▸ Source data

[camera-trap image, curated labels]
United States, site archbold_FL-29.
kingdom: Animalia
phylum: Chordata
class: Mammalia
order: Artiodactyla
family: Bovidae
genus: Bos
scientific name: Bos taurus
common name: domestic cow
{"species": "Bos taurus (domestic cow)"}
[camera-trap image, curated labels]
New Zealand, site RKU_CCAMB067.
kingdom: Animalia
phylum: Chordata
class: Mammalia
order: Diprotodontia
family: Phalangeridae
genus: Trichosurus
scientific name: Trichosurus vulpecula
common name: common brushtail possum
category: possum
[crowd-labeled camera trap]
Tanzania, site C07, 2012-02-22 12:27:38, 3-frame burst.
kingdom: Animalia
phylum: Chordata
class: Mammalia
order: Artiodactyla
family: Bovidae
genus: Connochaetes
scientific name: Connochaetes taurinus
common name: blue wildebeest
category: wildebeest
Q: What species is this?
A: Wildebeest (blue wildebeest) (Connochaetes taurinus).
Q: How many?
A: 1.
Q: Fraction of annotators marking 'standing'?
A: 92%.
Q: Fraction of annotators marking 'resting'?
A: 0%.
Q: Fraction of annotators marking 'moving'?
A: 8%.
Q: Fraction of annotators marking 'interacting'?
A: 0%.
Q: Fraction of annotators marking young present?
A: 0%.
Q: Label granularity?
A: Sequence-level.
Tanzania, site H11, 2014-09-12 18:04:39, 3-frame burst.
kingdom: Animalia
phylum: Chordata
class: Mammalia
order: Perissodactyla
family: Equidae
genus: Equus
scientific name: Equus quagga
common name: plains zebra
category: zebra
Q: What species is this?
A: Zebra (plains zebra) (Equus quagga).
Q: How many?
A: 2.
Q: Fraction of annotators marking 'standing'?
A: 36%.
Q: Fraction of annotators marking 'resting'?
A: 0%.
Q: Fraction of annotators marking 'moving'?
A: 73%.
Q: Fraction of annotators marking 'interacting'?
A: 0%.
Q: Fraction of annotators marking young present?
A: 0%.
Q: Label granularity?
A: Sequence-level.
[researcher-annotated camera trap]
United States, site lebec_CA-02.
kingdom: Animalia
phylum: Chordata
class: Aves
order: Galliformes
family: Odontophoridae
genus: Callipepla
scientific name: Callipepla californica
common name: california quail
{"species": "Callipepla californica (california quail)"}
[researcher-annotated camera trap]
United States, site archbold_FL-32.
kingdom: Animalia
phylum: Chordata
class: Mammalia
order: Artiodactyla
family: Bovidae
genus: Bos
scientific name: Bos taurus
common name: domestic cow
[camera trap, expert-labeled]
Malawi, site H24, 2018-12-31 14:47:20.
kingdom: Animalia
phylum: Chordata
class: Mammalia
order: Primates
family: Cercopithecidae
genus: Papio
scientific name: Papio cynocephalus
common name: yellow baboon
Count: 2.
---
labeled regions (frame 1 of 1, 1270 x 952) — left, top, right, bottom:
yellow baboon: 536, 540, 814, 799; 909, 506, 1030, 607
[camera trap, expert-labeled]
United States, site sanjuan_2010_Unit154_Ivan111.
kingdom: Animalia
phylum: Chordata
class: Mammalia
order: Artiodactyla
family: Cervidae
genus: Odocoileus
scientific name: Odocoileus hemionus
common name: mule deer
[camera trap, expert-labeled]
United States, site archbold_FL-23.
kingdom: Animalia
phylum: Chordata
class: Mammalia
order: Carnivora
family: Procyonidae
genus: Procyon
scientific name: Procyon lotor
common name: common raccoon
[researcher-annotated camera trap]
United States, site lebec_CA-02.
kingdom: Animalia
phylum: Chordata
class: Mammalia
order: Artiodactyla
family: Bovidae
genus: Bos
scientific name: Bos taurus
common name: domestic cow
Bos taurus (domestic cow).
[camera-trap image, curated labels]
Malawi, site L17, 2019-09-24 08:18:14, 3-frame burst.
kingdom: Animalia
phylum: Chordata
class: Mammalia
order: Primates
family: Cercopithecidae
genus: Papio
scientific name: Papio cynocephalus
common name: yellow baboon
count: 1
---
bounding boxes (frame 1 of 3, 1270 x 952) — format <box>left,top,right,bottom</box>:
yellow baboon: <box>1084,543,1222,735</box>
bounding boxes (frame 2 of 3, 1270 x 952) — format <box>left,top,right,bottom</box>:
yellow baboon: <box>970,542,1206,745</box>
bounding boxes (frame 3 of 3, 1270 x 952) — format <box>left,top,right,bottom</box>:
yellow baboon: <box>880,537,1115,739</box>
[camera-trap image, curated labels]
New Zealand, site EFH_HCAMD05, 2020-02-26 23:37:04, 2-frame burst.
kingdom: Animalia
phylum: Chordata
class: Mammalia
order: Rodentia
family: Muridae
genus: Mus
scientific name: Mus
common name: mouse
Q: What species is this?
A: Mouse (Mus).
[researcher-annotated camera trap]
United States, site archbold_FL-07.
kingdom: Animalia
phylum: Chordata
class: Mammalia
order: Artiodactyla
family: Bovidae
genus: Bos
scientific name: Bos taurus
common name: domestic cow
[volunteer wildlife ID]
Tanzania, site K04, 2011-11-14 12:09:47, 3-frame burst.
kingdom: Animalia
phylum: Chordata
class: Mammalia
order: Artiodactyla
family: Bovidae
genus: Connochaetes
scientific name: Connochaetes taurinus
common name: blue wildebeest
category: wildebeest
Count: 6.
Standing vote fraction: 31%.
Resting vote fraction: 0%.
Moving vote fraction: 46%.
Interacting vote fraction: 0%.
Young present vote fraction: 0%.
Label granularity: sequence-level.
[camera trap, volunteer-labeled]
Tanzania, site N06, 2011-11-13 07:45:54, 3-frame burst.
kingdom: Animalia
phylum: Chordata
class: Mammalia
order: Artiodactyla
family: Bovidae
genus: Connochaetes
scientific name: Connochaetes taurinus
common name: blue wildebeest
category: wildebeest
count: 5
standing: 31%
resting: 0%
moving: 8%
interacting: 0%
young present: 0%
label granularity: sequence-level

▸ Task goal
Which lines above include the word "States"? Show each one.

▸ Reply
United States, site archbold_FL-29.
United States, site lebec_CA-02.
United States, site archbold_FL-32.
United States, site sanjuan_2010_Unit154_Ivan111.
United States, site archbold_FL-23.
United States, site lebec_CA-02.
United States, site archbold_FL-07.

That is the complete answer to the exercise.